Section 2713 of the Patient Protection and Affordable Care Act (PPACA) mandates that all non-grandfathered health plans must cover 4 categories of preventive services, including care and screenings for women that are identified in guidelines to be issued by the Health Resources and Services Administration (HRSA).
July 19, 2010: The Administration published an interim final rule implementing this section of the law and references the role that HRSA will play in developing comprehensive guidelines relating to “evidence informed preventive care and screening.”
July 19, 2011: Pursuant to an HHS contract, the Institute of Medicine (IOM) published the report titled “Clinical Preventive Services for Women: Closing the Gaps“. The report contained eight recommendations, including recommending all new health plans provide “the full range of FDA-approved contraceptive methods, sterilization procedures, and patient education and counseling for women with reproductive capacity” and prohibited plans from charging cost-sharing for these items and services.

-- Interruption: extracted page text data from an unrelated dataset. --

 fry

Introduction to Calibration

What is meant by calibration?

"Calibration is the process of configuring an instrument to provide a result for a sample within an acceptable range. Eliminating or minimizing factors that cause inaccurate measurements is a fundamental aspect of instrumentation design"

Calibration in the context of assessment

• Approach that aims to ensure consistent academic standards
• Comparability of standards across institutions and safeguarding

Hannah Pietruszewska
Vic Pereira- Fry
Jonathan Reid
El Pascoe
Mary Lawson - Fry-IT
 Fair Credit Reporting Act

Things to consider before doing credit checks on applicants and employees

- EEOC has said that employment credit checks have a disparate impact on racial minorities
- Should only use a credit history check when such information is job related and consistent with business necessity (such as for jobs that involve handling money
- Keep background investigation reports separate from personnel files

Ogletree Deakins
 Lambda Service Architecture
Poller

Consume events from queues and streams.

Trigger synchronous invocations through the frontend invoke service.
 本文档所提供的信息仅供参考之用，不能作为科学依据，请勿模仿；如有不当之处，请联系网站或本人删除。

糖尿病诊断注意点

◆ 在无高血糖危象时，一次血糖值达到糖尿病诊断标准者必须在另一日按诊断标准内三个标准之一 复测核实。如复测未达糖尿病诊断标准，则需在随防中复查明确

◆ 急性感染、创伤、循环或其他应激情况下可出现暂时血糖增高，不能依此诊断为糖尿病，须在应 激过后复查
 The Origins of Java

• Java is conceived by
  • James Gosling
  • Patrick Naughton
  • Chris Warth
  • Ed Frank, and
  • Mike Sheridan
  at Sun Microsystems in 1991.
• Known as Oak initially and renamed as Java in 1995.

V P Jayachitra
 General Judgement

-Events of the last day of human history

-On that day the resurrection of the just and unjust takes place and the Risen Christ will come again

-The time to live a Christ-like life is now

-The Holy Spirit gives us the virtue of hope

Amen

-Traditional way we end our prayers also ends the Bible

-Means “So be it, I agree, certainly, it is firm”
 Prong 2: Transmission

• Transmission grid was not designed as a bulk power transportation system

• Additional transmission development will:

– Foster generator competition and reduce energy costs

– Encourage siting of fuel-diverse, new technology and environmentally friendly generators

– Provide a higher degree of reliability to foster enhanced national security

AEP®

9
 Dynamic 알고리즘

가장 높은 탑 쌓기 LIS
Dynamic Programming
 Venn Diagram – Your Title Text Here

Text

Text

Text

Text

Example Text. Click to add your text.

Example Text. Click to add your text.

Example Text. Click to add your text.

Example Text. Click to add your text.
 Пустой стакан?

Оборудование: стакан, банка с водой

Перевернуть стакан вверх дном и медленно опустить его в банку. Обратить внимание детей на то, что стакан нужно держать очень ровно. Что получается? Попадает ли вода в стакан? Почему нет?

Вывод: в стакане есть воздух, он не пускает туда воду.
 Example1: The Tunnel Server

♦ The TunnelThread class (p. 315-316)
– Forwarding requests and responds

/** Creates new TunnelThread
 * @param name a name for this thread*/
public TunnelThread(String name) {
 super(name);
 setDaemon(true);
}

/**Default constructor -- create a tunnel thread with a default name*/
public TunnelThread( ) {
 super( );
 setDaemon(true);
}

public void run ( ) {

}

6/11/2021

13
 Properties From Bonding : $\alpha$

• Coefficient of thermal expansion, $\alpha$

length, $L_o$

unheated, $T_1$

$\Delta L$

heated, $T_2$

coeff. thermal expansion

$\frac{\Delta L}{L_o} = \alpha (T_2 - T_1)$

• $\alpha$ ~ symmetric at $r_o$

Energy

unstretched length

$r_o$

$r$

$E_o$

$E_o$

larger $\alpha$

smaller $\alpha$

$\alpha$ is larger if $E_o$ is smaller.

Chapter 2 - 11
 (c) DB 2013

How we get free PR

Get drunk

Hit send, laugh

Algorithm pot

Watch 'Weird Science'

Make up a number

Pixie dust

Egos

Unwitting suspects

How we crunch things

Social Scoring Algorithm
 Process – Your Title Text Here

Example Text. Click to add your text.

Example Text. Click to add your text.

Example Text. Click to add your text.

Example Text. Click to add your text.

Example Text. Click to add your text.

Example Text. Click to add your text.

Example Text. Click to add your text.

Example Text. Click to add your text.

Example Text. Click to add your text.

August 1, 2011: HRSA released a guideline document adopting all of the IOM recommendations. HRSA noted “group health plans sponsored by certain religious employers, and group health insurance coverage in connection with such plans, are exempt from the requirement to cover contraceptive services.” The document also narrowly defined religious employers.
August 3, 2011: the Administration published amendments to the 7-19-10 interim final regulations, adopting the preventive care and screening HRSA guidelines. The amendments exempted a narrow class of religious employers that primarily employ and serve persons who share the employers religious tenets. This exemption would not apply to many religiously affiliated hospitals, schools and charities.
January 20, 2012: HHS issued a press release announcing that religiously affiliated employers who are not covered under the narrow exemption included in the August 3, 2011 amendments will be given an additional year, until August, 2013, to comply with the new contraceptives mandates. The release noted that this additional year will allow these organizations more time and flexibility to adapt to this new rule.
February 10, 2012: The President announced a “compromise” that specified that religiously affiliated employers would not have to pay for contraceptive coverage, but their insurance companies would be required to offer contraceptive services directly to the employer’s workers for free.
That same day, the Administration also published additional regulations, including a final rule which finalized the August 3, 2011 interim final rule, which adopted the preventive care and screening HRSA guidelines and also established the narrow exemption for religious employers. The Administration also released a guidance document, consistent with the January 20, 2012 press release, creating a “temporary enforcement safe harbor,” specifying that non-exempt religiously affiliated employers will have until August 1, 2013 to comply with the new contraceptives mandates.
New Administration Proposal
Neither the February 10th rule nor guidance actually provides any details on the President’s new proposal. Instead, the rule simply states that the Departments plan to initiate a rulemaking to require issuers to offer insurance without contraception coverage to such an employer (or plan sponsor) and simultaneously to offer contraceptivecoverage directly to the employer’s plan participants (and their beneficiaries) who desire it, with no cost-sharing.
A new report from The Heritage Foundation also goes into additional detail concerning the reasons this issue has become so divisive. They offer these three central points:
- Religious freedom goes hand in hand with limited government and with greater freedom in general.
- The basic structure of Obamacare makes these kinds of conflicts both inevitable and recurring.
- Properly designed health reforms would never have produced this situation in the first place.
Regardless of how this process plays out in the coming months, it is clear a line has been crossed in the impressions of the faith and employer communities about what they can be commanded to purchase.